Create and host a database replica of activity on the Synthetix protocol

License

Notifications You must be signed in to change notification settings

Synthetixio/data

Repository files navigation

Data Stack

A collection of services to index, store, and transform data related to Synthetix smart contracts. A summary of each service is provided below. If you would like more information about running each of these services, visit the README in the respective directory.

Services

Data Stack Diagram

At a high level, the data stack contains a set of services to listen to onchain events, store that event data in a Postgres database, then transform and aggregate that data into a format that is useful for analytics.
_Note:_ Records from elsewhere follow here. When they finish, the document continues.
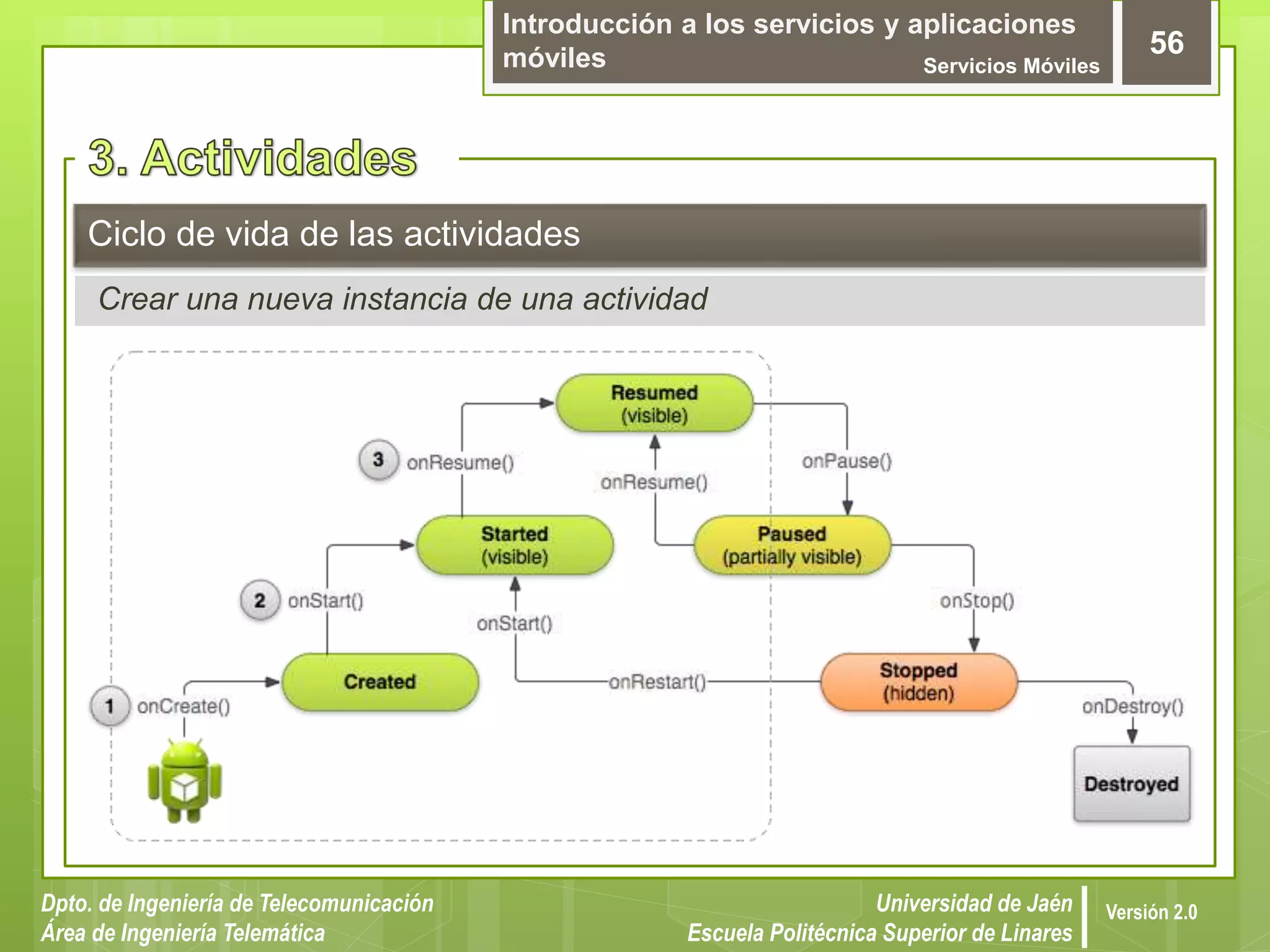 Introducción a los servicios y aplicaciones móviles
Servicios Móviles
56

3. Actividades

Ciclo de vida de las actividades

Crear una nueva instancia de una actividad

Resumed (visible)
3 onResume()
onResume()
onPause()
Started (visible)
Paused (partially visible)
2 onStart()
onStart()
onStop()
Created
onRestart()
Stopped (hidden)
1 onCreate()
onDestroy()
Destroyed

Dpto. de Ingeniería de Telecomunicación
Área de Ingeniería Telemática
Universidad de Jaén
Escuela Politécnica Superior de Linares
Versión 2.0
Read more about each service:

  • Database - A Postgres database used to store raw and transformed data.
  • Indexers - Blockchain indexers using Subsquid archives to index Synthetix smart contracts. These indexers are used to populate a Postgres database with raw event log data.
  • Extractors - Scripts that extract blockchain data using eth_call RPC calls and cryo. Data is stored in the a parquet-data directory, and will be imported into the Postgres database using the Transformers service.
  • Transformers - Services that transform raw event log data into a format that is more useful for querying. These services are used to populate a Postgres database with transformed data using dbt.

Usage

Configuration

The services are all managed using docker compose. Review the docker-compose.yml file to view the services that will run on startup. Some of these services require configuration through environment variables, which should be copied and populated in a .env file. In the root directory use these to configure your environment:

  • NETWORK_X_RPC: The RPC endpoint for a specified network. Replace X with the network id (ex. 1 for Ethereum mainnet, 10 for Optimism mainnet).
  • PG_PASSWORD: The password for the admin user of the Postgres database.
  • READONLY_PASSWORD: The password for a configured read-only user, used for dashboards. Change this password and run make reset-pw to update the user's password.
  • DB_PORT: The port that will be used to expose the Postgres database. If left blank, the database will only be exposed to the docker network.

Start Indexers

Once you have configured your environment, run docker compose up -d --build to build and run the services in detached mode. By default, the service will start a Postgres database, indexers for each network, and an instance of Airflow. Each indexer will write data to a database corresponding with the network name (ex. base_mainnet). You can view the logs for each service using docker compose logs -f <service-name>.

See the data tools for dashboards that consume this data.

Run Extractors

To populate the parquet-data directory with data, you must run the extractors. These scripts will run the eth_call RPC method for each of the specified calls in the extractors/main.py file. To run the extractors, use the following command:

make extract

You can view the data in the parquet-data directory, which should contain both raw and clean directories populated with data for each network.

Running Transformers

To simplify queries and transformed data, you must run the transformers to populate the analytics database. This happens in two steps, first by wrapping the raw tables as foreigns tables in the analytics database, then running dbt for each of the relevant schemas. To do this, run:

make build  # build the docker image for the transformers
make wrap   # wrap the raw tables as foreign tables in the analytics database
make import # import the data from the parquet files into the database
make dbt    # run dbt for each network

You should see output confirming that dbt has run for each network, and created a set of tables and views in the analytics database.